The Chan Zuckerberg Biohub released Tabula Muris, a compendium of single-cell transcriptome data from the mouse containing nearly 100,000 cells from 20 organs and tissues. The data allow for direct and controlled comparison of gene expression in cell types shared between tissues, such as immune cells from distinct anatomical locations. They also allow for a comparison of two distinct technical approaches:
- Microfluidic droplet-based 3’-end counting, which provides a survey of thousands of cells per organ at relatively low coverage.
- FACS-based full-length transcript analysis, which provides higher sensitivity and coverage.

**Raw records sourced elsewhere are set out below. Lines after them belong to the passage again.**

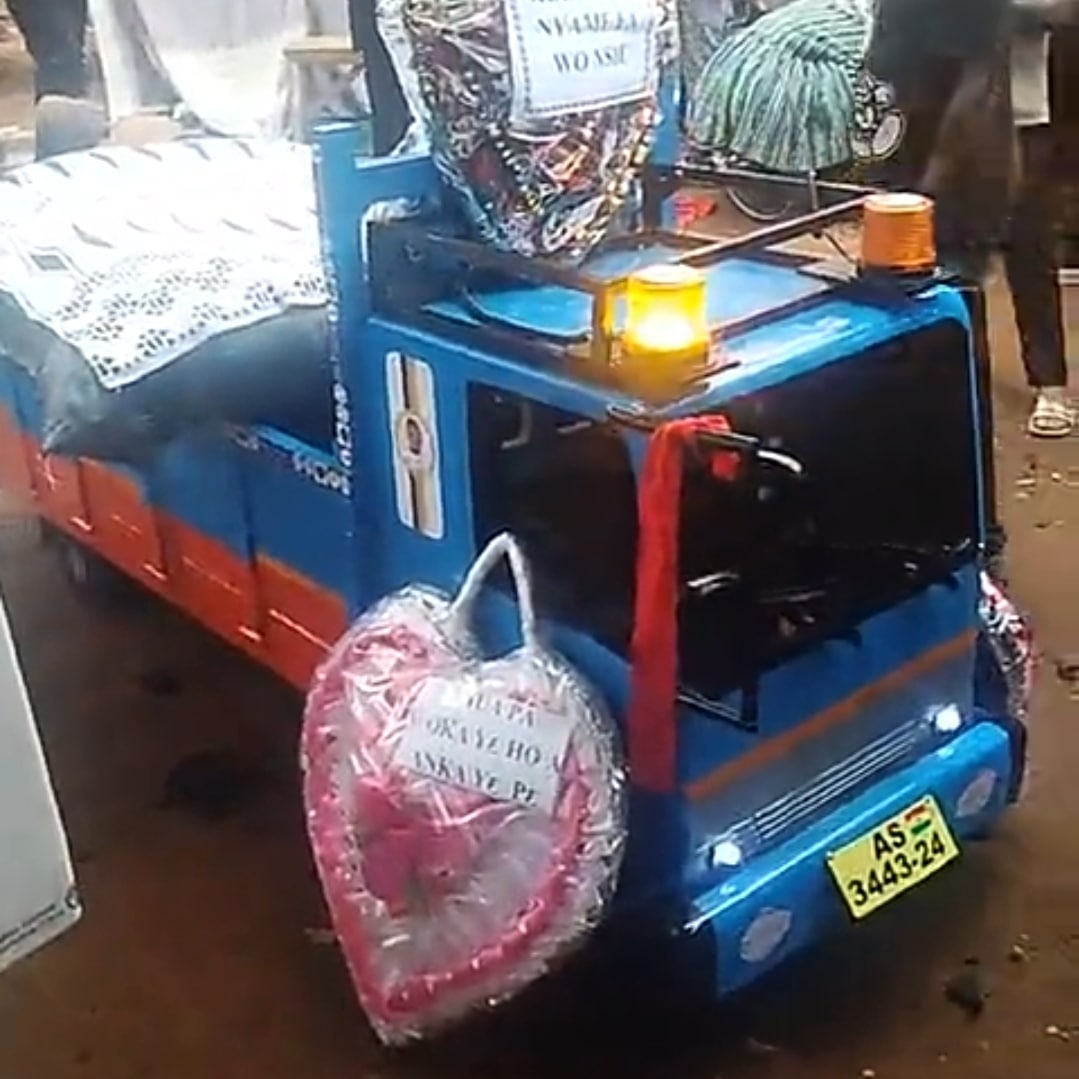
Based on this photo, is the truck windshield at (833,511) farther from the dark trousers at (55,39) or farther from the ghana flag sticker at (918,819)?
the dark trousers at (55,39)

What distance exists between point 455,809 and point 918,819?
0.48 m

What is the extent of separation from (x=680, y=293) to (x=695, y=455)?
139 mm

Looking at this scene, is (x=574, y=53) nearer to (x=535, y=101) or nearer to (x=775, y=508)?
(x=535, y=101)

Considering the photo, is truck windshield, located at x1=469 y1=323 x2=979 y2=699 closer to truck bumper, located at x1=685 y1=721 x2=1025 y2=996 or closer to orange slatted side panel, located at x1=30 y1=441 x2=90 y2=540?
truck bumper, located at x1=685 y1=721 x2=1025 y2=996

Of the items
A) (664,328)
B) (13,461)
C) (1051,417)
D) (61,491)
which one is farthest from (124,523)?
(1051,417)

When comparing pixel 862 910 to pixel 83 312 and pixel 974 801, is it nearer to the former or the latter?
pixel 974 801

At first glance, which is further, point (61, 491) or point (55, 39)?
point (55, 39)

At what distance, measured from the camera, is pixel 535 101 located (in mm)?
1655

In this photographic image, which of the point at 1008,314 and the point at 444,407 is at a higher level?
the point at 444,407

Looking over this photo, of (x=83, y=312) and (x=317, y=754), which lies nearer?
(x=317, y=754)

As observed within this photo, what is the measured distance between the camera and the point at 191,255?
2.05 meters

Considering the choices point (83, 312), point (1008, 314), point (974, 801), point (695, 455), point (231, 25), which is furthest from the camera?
point (231, 25)

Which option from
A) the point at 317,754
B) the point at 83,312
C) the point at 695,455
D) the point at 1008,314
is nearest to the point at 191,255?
the point at 83,312

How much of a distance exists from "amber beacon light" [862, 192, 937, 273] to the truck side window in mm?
351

We hope this rich collection of annotated cells will be a useful resource for:
- Defining gene expression in cell populations that have been poorly characterized thus far.
- Validating findings in future targeted single-cell studies.
- Developing methods for integrating datasets (e.g., between the FACS and droplet experiments), characterizing batch effects, and quantifying the variation of gene expression in many cell types between organs and animals.
The following will facilitate use of the data. For more detail, check out our paper in Nature.
You can access the data at a few levels of depth:
- A simple website shows the distribution of gene expression in each tissue and cell population.
- Matrices of gene-cell counts and metadata are available as CSVs on Figshare.
- R and Python loading instructions (two lines each) are in the easy-data repo on Github.
- The fastq files for each library are available on the Short Read Archive.
For some organs, such as the bladder, diaphragm, and tongue epithelium, this represents the first large single-cell sequencing study to our knowledge. Tabula Muris is also sex-balanced, in contrast with the majority of murine research (a bias so strong that some studies decline even to state the sex of the mice studied). It represents the first large single-cell sequencing study of the female murine liver, kidney, and skin.
One of the challenges of analyzing single-cell sequencing data is the role of batch effects. Tissues from genetically identical mice processed by different labs using different dissociation, library preparation, and sequencing protocols may produce rather different profiles of gene expression.
To provide a cross-organ dataset, which is as standardized as possible, the mice were processed in a delicate ballet: representatives from over a dozen labs (each handling one organ or two) gathered as the mouse was sacrificed, extracted their labs’ organ of specialty, dissociated it, and brought it to a central location for sorting and sequencing.
The payoff for taking that much care can be seen in a t-SNE plot of all the FACS-sorted cells together, where common cell types, such as epithelial cells, endothelial cells, or immune cells from different tissues mix together in visible clusters.
Cell type annotation in single-cell sequencing is, at present, a semi-supervised problem. It requires expert knowledge (e.g., which marker genes are thought to be uniquely expressed in a given cell type) and high-dimensional data analysis (extracting information from a collection of 20,000-dimensional gene expression vectors). To empower the organ experts from each of the collaborating labs to analyze the data they collected and to make the analysis legible to the community at large, we elected to use a relatively simple pipeline as instantiated in the R software package Seurat.
The pipeline begins with vectors of gene expression in each cell, normalizing the data, selecting highly variable genes, reducing their dimension using PCA, and then clustering cells based on a nearest-neighbors graph.
By inspecting the expression of marker genes (and occasionally computing differentially expressed genes when the markers were not present), researchers were able to identify each cluster. In cases where the profile of gene expression indicated a mixture of populations, they would either tune parameters (such as number of PCs) or subset it and repeat the whole pipeline. To see a worked example, check out the Organ Annotation Vignette, which also describes all of the mathematical functions and parameter values used. The 33 notebooks used to analyze each tissue and experimental method can be found on Github.
Note that this approach does not require that one resolves batch effects; it is enough that, within each batch, cells of different types separate. For example, in the limb muscle, there were two clusters of cells (largely from different mice) that were both recognizable by gene expression as satellite cells.
To facilitate the reuse of this data, we provide annotations in the controlled vocabulary of a cell ontology from The OBO Foundry. Since definitions of cell types are quickly evolving and ontologies require time to catch up, we also included a free annotation field where arbitrary notes could be added. Those include features like subtypes (luminal progenitor cells in the mammary gland) or localization (periportal hepatocytes).